What you will do
Your response must be made up of each line in the data below that contains the string "google".

Stored records

◆ ◆ ◆ ◆ ◆

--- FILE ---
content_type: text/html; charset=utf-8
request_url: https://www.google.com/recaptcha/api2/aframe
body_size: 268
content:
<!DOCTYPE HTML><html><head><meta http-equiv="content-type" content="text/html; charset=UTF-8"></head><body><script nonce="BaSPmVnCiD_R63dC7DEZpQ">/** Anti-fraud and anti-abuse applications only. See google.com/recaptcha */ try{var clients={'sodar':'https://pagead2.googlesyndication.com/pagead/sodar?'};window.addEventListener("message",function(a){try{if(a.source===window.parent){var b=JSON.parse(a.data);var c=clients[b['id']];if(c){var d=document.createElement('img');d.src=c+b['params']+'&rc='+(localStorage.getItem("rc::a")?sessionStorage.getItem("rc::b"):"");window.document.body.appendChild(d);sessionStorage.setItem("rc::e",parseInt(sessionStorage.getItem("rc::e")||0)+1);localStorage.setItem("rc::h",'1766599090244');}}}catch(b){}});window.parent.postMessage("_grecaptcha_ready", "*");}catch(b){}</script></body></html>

◆ ◆ ◆ ◆ ◆

Written solution
request_url: https://www.google.com/recaptcha/api2/aframe
<!DOCTYPE HTML><html><head><meta http-equiv="content-type" content="text/html; charset=UTF-8"></head><body><script nonce="BaSPmVnCiD_R63dC7DEZpQ">/** Anti-fraud and anti-abuse applications only. See google.com/recaptcha */ try{var clients={'sodar':'https://pagead2.googlesyndication.com/pagead/sodar?'};window.addEventListener("message",function(a){try{if(a.source===window.parent){var b=JSON.parse(a.data);var c=clients[b['id']];if(c){var d=document.createElement('img');d.src=c+b['params']+'&rc='+(localStorage.getItem("rc::a")?sessionStorage.getItem("rc::b"):"");window.document.body.appendChild(d);sessionStorage.setItem("rc::e",parseInt(sessionStorage.getItem("rc::e")||0)+1);localStorage.setItem("rc::h",'1766599090244');}}}catch(b){}});window.parent.postMessage("_grecaptcha_ready", "*");}catch(b){}</script></body></html>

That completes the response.